Ja, das wusste er. Sie war die Unbekannte, die ihn nach dem Weg gefragt hatte. Doch er wollte mehr von ihr wissen. Wie hieß sie? Wo wohnte sie? Würde sie noch da sein, wenn er morgen früh aufwachte?

Ehe er auch nur eine der Fragen laut stellen konnte, streichelte sie ihn so, dass er fast aufschrie vor Erregung. Hatte sie etwas gesagt? Er war nicht sicher, und ihre Zärtlichkeiten hatten zur Folge, dass sein Verstand sich vollständig verabschiedete.

„Ich bin froh, dass du hier bist“, flüsterte er mit rauer Stimme.

„Ich habe dich mit einem Zauber belegt, mein Göttlicher“, gestand sie.

„Du findest mich göttlich?“

„Natürlich“, antwortete sie.

„Und du hast mich verzaubert?“

„Ja, und deshalb bist du in meinem Bett.“

Sie war in seinem Bett, aber er würde gewiss nicht kleinlich gegenüber einer Frau werden, die ihn als „göttlich“ bezeichnete. Soweit er wusste, hatte ihn noch keine der „Hexen“ mit einem Zauber belegt. „Hast du mich dazu verzaubert, mit dir zu schlafen?“

„Genau“, murmelte sie und knabberte sanft an seinen Lippen. Sie vergrub die Finger in seinem Brusthaar, während er seine Hände über ihre Hüften und ihre Schenkel hinabgleiten ließ.

„Was immer du in den Kessel geworfen hast, es scheint jedenfalls zu wirken.“ Er streichelte jetzt ihre Oberschenkel, und Signe seufzte genussvoll auf. Er schien genau zu wissen, was ihr gefiel, denn seine Liebkosungen wurden immer wagemutiger.

Seine Lippen schlossen sich um ihre Brustspitze, und als er sanft daran saugte, bog sie sich ihm instinktiv entgegen. Sie umklammerte seine Schultern und stöhnte. So schön hatte sie sich den Sex mit ihrem Traummann nicht vorgestellt.

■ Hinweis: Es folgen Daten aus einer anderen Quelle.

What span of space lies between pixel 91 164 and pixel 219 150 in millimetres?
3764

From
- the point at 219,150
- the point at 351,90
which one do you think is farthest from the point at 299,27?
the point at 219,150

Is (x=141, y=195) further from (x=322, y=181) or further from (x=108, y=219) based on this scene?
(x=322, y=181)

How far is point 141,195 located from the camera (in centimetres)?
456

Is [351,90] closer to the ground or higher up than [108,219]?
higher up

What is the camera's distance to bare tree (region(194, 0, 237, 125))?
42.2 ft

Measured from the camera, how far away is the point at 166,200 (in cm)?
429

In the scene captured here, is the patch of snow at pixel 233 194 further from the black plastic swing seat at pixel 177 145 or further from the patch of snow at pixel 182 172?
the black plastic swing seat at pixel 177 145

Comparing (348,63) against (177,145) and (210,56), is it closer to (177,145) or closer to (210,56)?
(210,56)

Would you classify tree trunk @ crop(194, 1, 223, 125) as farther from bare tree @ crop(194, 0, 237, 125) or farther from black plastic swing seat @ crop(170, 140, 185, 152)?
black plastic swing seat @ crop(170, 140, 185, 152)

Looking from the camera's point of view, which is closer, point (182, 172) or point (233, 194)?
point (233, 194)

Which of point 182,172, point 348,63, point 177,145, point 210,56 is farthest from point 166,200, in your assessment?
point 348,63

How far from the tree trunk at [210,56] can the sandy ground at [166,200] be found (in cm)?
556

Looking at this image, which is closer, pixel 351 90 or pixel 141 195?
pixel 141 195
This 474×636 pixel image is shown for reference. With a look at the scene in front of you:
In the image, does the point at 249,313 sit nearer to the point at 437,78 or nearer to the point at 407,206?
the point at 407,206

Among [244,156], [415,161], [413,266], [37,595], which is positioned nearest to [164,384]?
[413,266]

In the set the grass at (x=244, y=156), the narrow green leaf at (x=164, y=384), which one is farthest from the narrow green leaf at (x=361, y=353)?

James spürte, dass es mit seiner Selbstbeherrschung bald vorbei sein würde. Diese Frau trieb ihn in den Wahnsinn. Er streckte einen Arm aus und öffnete die Schublade des Nachttisches.

Für einen Moment erstarrte er, als sie ihre Fingernägel in seine Haut krallte. Keine Frage, von dieser Wildkatze würde er sich gern zerkratzen lassen.

„Was machst du da?“ fragte sie.

„Ich hole ein Kondom.“

„Sehr rücksichtsvoll.“

„Das ist doch selbstverständlich“, sagte er. Sobald er den Schutz angelegt hatte, fasste er ihre Taille. „Setz dich auf mich“, bat er sie.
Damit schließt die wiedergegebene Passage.